Dari prolog di atas, udah keliatan kan kalo aku mau mutusin hal besar dengan ngelepas jilbab, ya sebenernya dikatakan ngelepas jilbab sih aku emang masih copot-pasang jilbab hanya saja aku selalu make jilbab kalo ke kampus and it means, almost everyday I wear a scraft.
Bukan hal yang mudah buat mutusin hal ini. Aku udah mikir lama dan diskusi sana-sini dengan beberapa teman. Nggak semua pro, ada juga yang menentangnya dengan dalih agama dan lainnya. Tapi setelah aku perjelas alasanku, akhirnya mereka mendukung.

Sejujurnya yang membuat hal ini terasa sulit adalah berbicara dengan ibu mengenai keputusanku. Karena, FYI menggunakan jilbab adalah titahnya. Dari awal aku mau masuk kuliah memang aku sudah niatkan untuk tidak memakai jilbab, melepasnya setelah 9 tahun di sekolah aku menggunakannya (Dari kelas IV Sekolah Dasar, aku wajib memakai kerudung). Namun keinginanku ditolak habis oleh ibu. Alasannya tidak terlalu jelas, katanya aku udah gede dan emang sepantasnya berjilbab. Mungkin karena melihat lingkungan dengan remaja perempuan seumuranku yang kebanyakan berjilbab. Padahal yang aku tau, ibu sendiri ketika seumuranku tidak berjilbab. 

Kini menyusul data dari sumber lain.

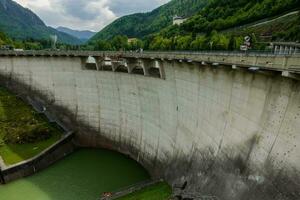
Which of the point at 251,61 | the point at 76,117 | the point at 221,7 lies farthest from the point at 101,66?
the point at 221,7

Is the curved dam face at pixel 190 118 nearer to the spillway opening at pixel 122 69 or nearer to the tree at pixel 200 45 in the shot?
the spillway opening at pixel 122 69

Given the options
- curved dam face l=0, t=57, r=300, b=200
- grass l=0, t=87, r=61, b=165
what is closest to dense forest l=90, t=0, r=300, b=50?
curved dam face l=0, t=57, r=300, b=200

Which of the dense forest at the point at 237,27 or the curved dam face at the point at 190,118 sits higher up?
the dense forest at the point at 237,27

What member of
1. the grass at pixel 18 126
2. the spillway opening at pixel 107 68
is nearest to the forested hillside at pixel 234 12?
the spillway opening at pixel 107 68

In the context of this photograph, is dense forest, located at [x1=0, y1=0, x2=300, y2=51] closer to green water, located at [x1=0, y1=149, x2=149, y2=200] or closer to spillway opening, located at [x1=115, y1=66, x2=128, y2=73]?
spillway opening, located at [x1=115, y1=66, x2=128, y2=73]

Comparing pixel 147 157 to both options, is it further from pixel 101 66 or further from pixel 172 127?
pixel 101 66

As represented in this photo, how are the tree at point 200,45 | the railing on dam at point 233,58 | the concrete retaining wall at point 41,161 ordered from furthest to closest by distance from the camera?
the tree at point 200,45
the concrete retaining wall at point 41,161
the railing on dam at point 233,58
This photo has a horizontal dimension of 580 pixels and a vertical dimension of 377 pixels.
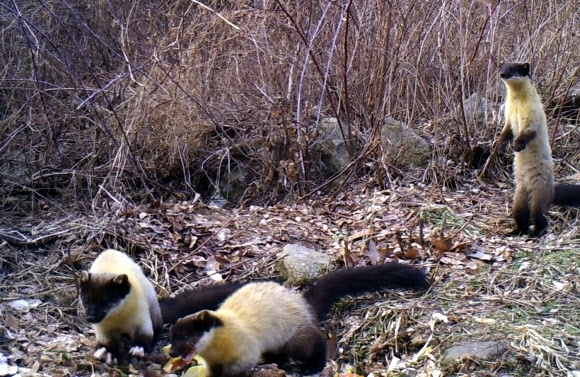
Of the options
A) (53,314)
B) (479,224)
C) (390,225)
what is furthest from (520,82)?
(53,314)

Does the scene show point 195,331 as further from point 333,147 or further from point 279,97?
point 333,147

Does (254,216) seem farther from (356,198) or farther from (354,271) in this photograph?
(354,271)

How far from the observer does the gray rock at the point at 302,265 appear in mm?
6191

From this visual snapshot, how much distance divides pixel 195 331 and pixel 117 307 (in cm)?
66

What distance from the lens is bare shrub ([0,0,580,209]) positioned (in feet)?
28.0

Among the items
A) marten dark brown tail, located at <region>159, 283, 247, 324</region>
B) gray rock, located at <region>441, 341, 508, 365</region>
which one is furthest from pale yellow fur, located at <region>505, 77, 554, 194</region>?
marten dark brown tail, located at <region>159, 283, 247, 324</region>

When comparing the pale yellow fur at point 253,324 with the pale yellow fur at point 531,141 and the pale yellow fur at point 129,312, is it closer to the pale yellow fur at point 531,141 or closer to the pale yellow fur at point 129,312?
the pale yellow fur at point 129,312

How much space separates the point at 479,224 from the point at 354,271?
2.09 meters

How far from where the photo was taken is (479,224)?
7.22 metres

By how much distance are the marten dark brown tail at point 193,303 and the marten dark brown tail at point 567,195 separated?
3.28 meters

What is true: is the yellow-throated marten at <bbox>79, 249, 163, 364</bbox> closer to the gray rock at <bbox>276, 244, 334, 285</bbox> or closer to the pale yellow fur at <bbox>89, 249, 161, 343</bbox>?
the pale yellow fur at <bbox>89, 249, 161, 343</bbox>

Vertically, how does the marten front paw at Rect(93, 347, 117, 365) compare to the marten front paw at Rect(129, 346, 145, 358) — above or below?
below

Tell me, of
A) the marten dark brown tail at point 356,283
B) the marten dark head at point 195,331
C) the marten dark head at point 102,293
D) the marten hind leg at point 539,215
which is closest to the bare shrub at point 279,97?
the marten hind leg at point 539,215

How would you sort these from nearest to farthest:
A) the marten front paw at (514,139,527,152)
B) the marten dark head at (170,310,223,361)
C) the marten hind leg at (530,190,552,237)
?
the marten dark head at (170,310,223,361) < the marten hind leg at (530,190,552,237) < the marten front paw at (514,139,527,152)
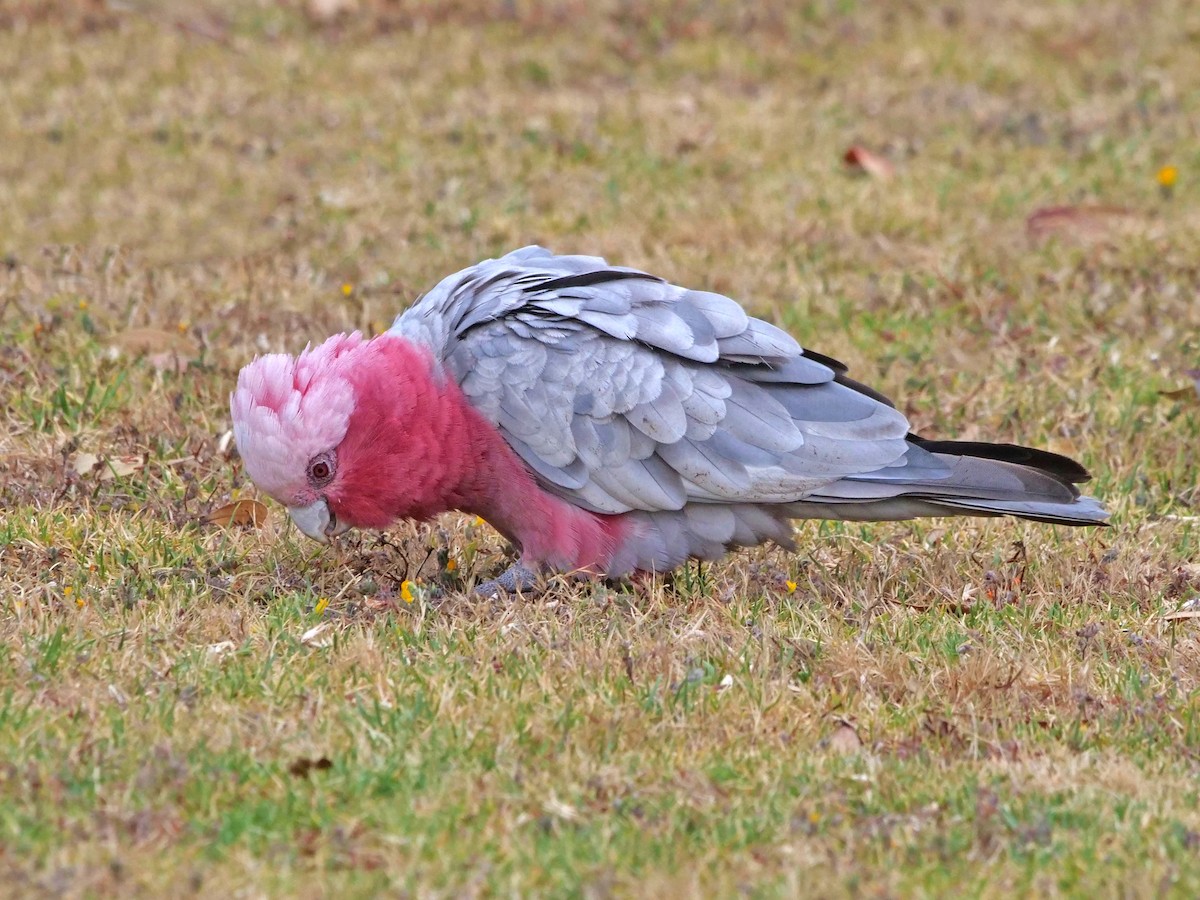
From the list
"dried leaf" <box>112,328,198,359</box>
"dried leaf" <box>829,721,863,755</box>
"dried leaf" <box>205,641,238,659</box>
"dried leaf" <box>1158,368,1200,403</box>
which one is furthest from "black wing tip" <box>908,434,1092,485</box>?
"dried leaf" <box>112,328,198,359</box>

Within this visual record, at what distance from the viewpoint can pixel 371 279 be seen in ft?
22.9

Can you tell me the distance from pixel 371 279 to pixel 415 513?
2.71 metres

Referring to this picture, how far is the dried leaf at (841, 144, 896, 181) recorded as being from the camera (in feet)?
26.5

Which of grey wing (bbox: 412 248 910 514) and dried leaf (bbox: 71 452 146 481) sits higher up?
grey wing (bbox: 412 248 910 514)

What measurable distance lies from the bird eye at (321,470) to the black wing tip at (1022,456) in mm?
1571

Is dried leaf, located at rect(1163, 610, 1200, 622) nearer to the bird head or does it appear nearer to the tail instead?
the tail

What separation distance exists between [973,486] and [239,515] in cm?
212

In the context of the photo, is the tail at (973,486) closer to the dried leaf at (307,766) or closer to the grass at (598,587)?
the grass at (598,587)

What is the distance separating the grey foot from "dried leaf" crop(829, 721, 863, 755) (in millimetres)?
1092

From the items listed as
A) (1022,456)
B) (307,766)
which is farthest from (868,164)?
(307,766)

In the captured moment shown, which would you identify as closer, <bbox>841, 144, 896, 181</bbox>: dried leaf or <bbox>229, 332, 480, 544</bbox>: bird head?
<bbox>229, 332, 480, 544</bbox>: bird head

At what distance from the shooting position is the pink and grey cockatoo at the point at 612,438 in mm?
4316

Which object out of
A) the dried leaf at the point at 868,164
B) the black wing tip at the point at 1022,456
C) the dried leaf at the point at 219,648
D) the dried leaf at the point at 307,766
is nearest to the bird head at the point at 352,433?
the dried leaf at the point at 219,648

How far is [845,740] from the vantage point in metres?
3.59
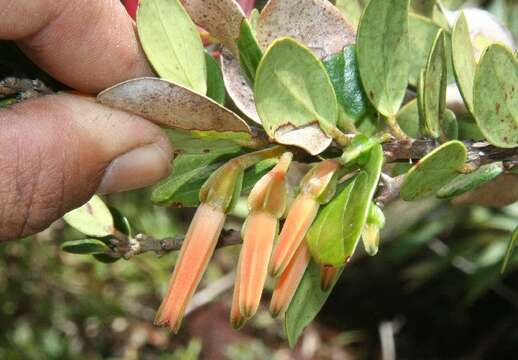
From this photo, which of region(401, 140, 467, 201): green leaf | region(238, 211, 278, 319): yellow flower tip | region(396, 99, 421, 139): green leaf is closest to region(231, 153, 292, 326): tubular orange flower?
region(238, 211, 278, 319): yellow flower tip

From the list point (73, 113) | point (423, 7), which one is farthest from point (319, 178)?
point (423, 7)

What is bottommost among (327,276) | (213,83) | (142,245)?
(142,245)

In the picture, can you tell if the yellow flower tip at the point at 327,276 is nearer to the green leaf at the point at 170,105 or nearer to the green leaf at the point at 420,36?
the green leaf at the point at 170,105

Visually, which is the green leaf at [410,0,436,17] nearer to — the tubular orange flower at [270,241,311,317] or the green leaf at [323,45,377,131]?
the green leaf at [323,45,377,131]

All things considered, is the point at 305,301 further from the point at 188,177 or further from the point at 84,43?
the point at 84,43

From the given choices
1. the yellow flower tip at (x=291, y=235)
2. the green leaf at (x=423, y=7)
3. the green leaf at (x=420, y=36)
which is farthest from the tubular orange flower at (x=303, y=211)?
the green leaf at (x=423, y=7)

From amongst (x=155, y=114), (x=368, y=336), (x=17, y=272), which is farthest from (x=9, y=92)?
(x=368, y=336)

Aku bukan sosok perempuan anteng yang bisa menjaga bentuk jilbabku. Aku sering merasa terbebani ketika menggunakan jilbab. Terkadang bentuknya tidak serupa dengan bentuk awal sampai membuatku rungsing di awal pemakaian. Karena itulah sering sekali rambutku terlihat keluar walau sudah memakai jilbab. Baju yang aku pakai pun harus butuh penyesuaian. Lama-kelamaan aku jadi ikut berfikir kalau jilbab itu adalah fashion,-seperti yang pernah dikatakan salah seorang teman.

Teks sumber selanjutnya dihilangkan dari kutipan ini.